Strategy: Conditional 25% holdback to seller until I resell?

4 Replies

Do you think this type of approach would work, and is it currently being used in some form? Would there be anything illegal or ethical with it?

I'd like to hear if people think the following is a viable strategy for quick buying and reselling residential properties. I would locate interested sellers who have >40% equity in their SFH and do not have a contract with a RE professional to sell their house. I would accept to purchase their house immediately for a 5% discount below what they think the market value is (I could show them comps), as well as discounting the standard 6% RE sales commission. For example, if the expected market value is $200,000 I would sign a contract to purchase their house for $178,000 (11% reduction from $200,000). They would receive 75% of this money at closing, but the other 25% would either be held in escrow, or owner financed (not sure which would work better) until I resell the house. However, a condition would be that if $200,000 is not the true market value and I cannot resell it for this, the difference in my resale price will be discounted from the money they receive from escrow (or discounted from the seller financed note payoff).

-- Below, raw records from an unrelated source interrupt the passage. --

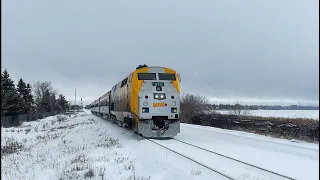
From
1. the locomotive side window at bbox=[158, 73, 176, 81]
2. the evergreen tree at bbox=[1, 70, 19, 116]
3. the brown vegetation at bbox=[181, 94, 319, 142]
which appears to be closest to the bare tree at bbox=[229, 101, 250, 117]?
the brown vegetation at bbox=[181, 94, 319, 142]

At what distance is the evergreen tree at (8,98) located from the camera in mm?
42719

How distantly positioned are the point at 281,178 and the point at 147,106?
9.08 metres

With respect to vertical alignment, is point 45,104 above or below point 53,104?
below

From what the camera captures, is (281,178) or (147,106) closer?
(281,178)

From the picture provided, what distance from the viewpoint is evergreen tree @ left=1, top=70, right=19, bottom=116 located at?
42719 millimetres

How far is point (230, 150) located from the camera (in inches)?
489

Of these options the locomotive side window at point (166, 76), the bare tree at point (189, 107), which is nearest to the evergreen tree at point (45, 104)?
the bare tree at point (189, 107)

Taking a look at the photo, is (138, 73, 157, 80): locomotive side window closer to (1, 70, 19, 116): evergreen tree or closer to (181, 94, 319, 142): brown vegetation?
(181, 94, 319, 142): brown vegetation

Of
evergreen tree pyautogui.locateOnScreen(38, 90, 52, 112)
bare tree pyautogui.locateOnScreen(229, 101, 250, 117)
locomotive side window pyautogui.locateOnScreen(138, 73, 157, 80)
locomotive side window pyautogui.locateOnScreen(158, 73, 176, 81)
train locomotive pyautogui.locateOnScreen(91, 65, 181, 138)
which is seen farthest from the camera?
evergreen tree pyautogui.locateOnScreen(38, 90, 52, 112)

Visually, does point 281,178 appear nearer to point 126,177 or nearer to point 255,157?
point 255,157

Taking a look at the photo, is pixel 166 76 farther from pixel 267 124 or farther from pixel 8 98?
pixel 8 98

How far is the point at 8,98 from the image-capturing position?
142 ft

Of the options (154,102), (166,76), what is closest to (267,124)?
(166,76)

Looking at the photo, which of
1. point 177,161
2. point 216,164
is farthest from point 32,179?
point 216,164
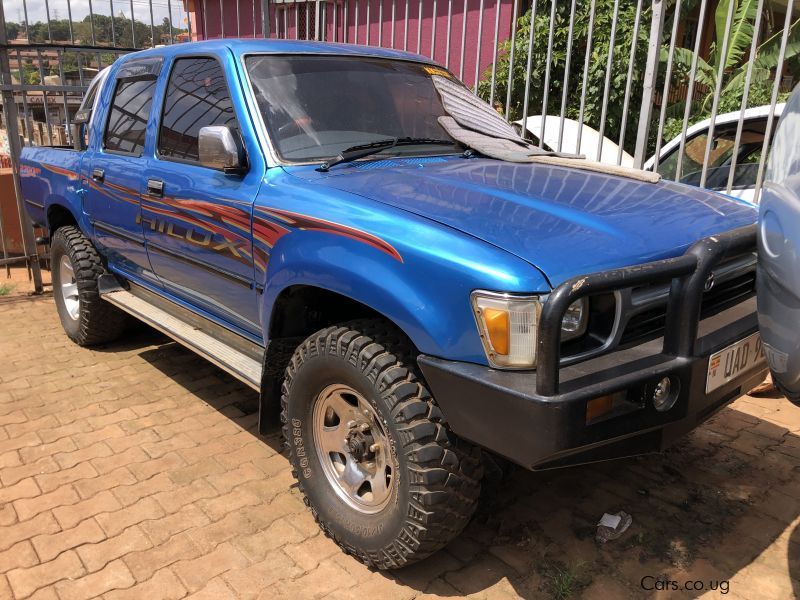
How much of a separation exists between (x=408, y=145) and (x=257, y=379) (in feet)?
4.40

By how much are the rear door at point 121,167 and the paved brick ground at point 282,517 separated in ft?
3.22

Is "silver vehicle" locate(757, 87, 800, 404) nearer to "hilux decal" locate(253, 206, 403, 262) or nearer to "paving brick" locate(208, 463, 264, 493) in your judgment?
"hilux decal" locate(253, 206, 403, 262)

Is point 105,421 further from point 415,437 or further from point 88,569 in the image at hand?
point 415,437

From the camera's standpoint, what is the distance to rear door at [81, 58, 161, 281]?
12.8ft

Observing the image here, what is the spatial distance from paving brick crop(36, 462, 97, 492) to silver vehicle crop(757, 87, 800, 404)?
303cm

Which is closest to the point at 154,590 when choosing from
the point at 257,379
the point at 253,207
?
the point at 257,379

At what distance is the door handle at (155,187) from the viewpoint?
355 centimetres

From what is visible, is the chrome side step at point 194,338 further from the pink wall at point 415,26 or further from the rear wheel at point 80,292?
the pink wall at point 415,26

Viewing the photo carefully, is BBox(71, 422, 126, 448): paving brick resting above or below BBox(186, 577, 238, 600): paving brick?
below

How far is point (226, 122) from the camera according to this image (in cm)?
323

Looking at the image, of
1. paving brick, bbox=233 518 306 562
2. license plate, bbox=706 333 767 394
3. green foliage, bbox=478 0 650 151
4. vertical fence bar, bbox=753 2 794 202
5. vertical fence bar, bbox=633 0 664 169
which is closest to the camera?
license plate, bbox=706 333 767 394

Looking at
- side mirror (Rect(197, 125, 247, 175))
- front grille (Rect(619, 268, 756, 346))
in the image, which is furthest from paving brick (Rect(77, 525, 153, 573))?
front grille (Rect(619, 268, 756, 346))

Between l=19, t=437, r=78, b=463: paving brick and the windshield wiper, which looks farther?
l=19, t=437, r=78, b=463: paving brick

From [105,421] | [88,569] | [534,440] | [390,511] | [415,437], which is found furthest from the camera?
[105,421]
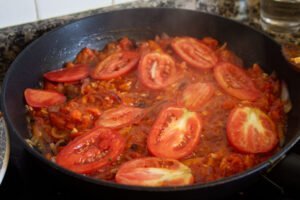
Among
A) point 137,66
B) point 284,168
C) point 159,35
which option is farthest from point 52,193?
point 159,35

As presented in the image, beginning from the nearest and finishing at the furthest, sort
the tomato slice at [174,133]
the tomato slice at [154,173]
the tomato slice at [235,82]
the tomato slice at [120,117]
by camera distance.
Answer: the tomato slice at [154,173], the tomato slice at [174,133], the tomato slice at [120,117], the tomato slice at [235,82]

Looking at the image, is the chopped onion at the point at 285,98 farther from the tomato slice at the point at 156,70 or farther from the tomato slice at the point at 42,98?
the tomato slice at the point at 42,98

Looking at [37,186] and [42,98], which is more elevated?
[42,98]

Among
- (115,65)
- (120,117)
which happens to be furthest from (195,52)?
(120,117)

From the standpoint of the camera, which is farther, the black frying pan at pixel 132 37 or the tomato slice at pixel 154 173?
the black frying pan at pixel 132 37

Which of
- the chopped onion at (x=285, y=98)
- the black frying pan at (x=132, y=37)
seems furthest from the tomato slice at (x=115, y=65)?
the chopped onion at (x=285, y=98)

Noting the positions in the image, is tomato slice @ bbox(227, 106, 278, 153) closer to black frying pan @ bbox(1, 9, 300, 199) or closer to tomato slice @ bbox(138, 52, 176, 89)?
black frying pan @ bbox(1, 9, 300, 199)

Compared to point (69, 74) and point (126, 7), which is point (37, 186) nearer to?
point (69, 74)
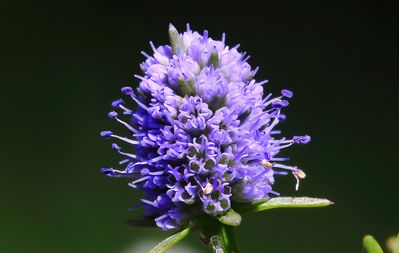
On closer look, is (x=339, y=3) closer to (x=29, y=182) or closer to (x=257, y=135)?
(x=29, y=182)

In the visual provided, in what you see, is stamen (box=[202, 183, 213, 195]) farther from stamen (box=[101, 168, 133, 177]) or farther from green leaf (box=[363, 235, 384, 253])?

The benefit to the seller is that they would immediately have their house under contract/sold (to me) and would receive 75% of their money quickly. The downside to the seller is the 5% discount they are giving me. Also, the house may not sell for what they had hoped. My profit would be the 5% discount they give me, plus another 3% commission when I resell (I am getting my RE license). In the above example, this would come to $16,000. This isn’t a huge profit, but would be $10,000 more than a standard sales commission. My cash on cash return (20% down if financing the purchase) would be around 25%. I could give the sellers another option of simply listing the property with me for sale, but in that case they would have to wait until the sale to receive their money. 

What do you think?

Originally posted by @Wayne Brooks :

I can’t see sellers going for this. Also, You’ll have closing costs on the purchase and on your sale.....doesn’t seem to make sense.

Yes, the example 5% I gave might not be enough to make it worthwhile.  I agree that a lot of sellers probably wouldn't be interested.  At the same time, there is a whole marketing approach that looks for people who will sell for 65% of market value.  I would think there would be a lot more people open to the above strategy than selling for 65%.

Another concern would be what are you doing if it sells over 200,000? If you are keeping it I think an argument could be made for a NET listing, which could get you in trouble.

Just throwing out thoughts.

Good point. To use this type of contract it would be good to get legal counsel on whether it could be considered a de facto net listing. While net listings can be legal in TX, they are unusual circumstances.

Other options would be that the seller receives the difference  in sales price (eg the amount over $200k) when I resell, or some type of split of the difference.